La Motivazione della Corte
Il primo motivo è infondato. La Corte osserva che il giudice del riesame, nel solco delle indicazioni della sentenza di annullamento, ha vagliato le numerose conversazioni intercorse in un significativo arco temporale tra il detenuto e l’indagato, ritenendo configurabile il concorso morale nel reato proprio commesso dal detenuto. Le interlocuzioni sono state considerate idonee a incidere sul proposito criminoso del detenuto, rafforzandone la determinazione e istigandolo alla prosecuzione delle condotte illecite.
La Corte valorizza la natura e la frequenza degli scambi comunicativi, l’esortazione a ulteriori conversazioni e i rinvii a successivi contatti. Da tali elementi il Tribunale ha coerentemente desunto l’instaurazione e il mantenimento di rapporti comunicativi continuativi, idonei a rafforzare il proposito del detenuto. Non sussiste, sul piano logico o giuridico, alcuna preclusione alla configurabilità del concorso morale rispetto alla fattispecie dell’art. 391-ter, comma terzo, cod. pen., che ben può applicarsi in combinazione con l’art. 110 cod. pen.
Il secondo motivo è inammissibile. Il ricorrente ha articolato censure generiche, dirette a ottenere un sindacato sul merito delle valutazioni del giudice cautelare, precluso dai limiti del controllo di legittimità. La Corte ribadisce che il controllo non comprende la revisione degli elementi fattuali né lo spessore degli indizi, essendo circoscritto all’esame della congruità delle argomentazioni. L’interpretazione delle conversazioni intercettate è questione di fatto rimessa al giudice di merito, sindacabile solo per manifesta illogicità.
Il terzo motivo è infondato. Quanto all’aggravante dell’agevolazione mafiosa, il Tribunale ha reso motivazione ampia e congrua, analizzando le conversazioni di maggior rilievo ed evidenziando la funzionalità della condotta agli scopi consortili: la gestione della consorteria in assenza del capo, il mantenimento di un profilo basso, la gestione congiunta di affari illeciti e gli aggiornamenti costanti al detenuto.

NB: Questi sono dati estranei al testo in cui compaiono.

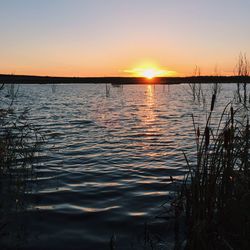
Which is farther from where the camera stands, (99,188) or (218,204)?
(99,188)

Il quarto motivo è infondato. Sulla custodia cautelare in carcere, il Tribunale ha argomentato in ordine alla pericolosità dell’indagato, alla sua vicinanza ai contesti mafiosi e all’inadeguatezza di misure meno gravose. Quanto all’attualità delle esigenze cautelari, il Tribunale ha dato rilievo anche ad altri precedenti penali, relativi a fatti recenti. Al rigetto consegue la condanna del ricorrente al pagamento delle spese processuali, ai sensi dell’art. 616 cod. proc. pen.